Questions are again being raised about the California Attorney General’s investigation of how consumers were left with a $3.3 billion bill for the closure of the San Onofre Nuclear Generation Station.
Since the Attorney General’s Office opened its criminal probe in 2015 into secret dealings connected to the San Onofre settlement, the office made a number of decisions that may have weakened its own case.
For instance, instead of executing search warrants against Southern California Edison, the company responsible for operating the San Onofre power plant, and state regulators to seize evidence, the Attorney General’s Office chose to leave warrants with both entities and asked for records to be handed over.
The Attorney General’s Office represented Gov. Jerry Brown’s office when he refused to turn over communications related to the San Onofre case, communications that could have been crucial to the office’s own inquiry. In addition, the Attorney General’s Office did not file a key criminal charge in time.
Consumer lawyer Mike Aguirre has filed a lawsuit to get the San Onofre settlement overturned. He is now asking the Attorney General’s Office to provide information on how many investigators and lawyers were assigned to the San Onofre inquiry, how many witnesses have been interviews and for records of contact between the Attorney General’s Office, state regulators and Souther California Edison.

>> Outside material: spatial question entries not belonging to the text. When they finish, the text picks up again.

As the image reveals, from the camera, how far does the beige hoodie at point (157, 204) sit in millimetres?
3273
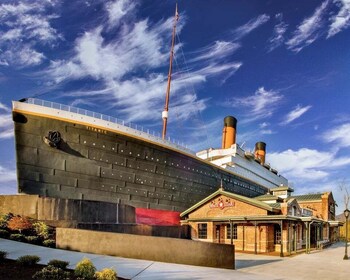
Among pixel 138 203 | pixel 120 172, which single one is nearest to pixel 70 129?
pixel 120 172

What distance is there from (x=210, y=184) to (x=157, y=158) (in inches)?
463

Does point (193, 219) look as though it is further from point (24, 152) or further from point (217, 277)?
point (217, 277)

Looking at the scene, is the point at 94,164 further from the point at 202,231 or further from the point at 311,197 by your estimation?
the point at 311,197

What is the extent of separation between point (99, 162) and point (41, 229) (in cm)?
985

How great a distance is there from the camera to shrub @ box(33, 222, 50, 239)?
17.4m

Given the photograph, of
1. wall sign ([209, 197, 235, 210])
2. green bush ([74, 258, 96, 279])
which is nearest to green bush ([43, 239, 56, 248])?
green bush ([74, 258, 96, 279])

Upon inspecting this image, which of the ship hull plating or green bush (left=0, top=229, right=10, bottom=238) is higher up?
the ship hull plating

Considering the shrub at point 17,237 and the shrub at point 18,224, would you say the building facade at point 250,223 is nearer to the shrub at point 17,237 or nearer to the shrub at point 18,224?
the shrub at point 18,224

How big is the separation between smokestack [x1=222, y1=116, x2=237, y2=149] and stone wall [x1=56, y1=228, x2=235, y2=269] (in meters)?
40.3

“It appears that the obstruction of justice investigation has been obstructed and it’s been allowed to peter out and so we want to get to the bottom of it and find out what’s going on,” Aguirre said.
The Attorney General’s communications department would not discuss the status of the investigation, however, they provided the following statement:
“To protect its integrity, we can’t comment on a potential or ongoing investigation.”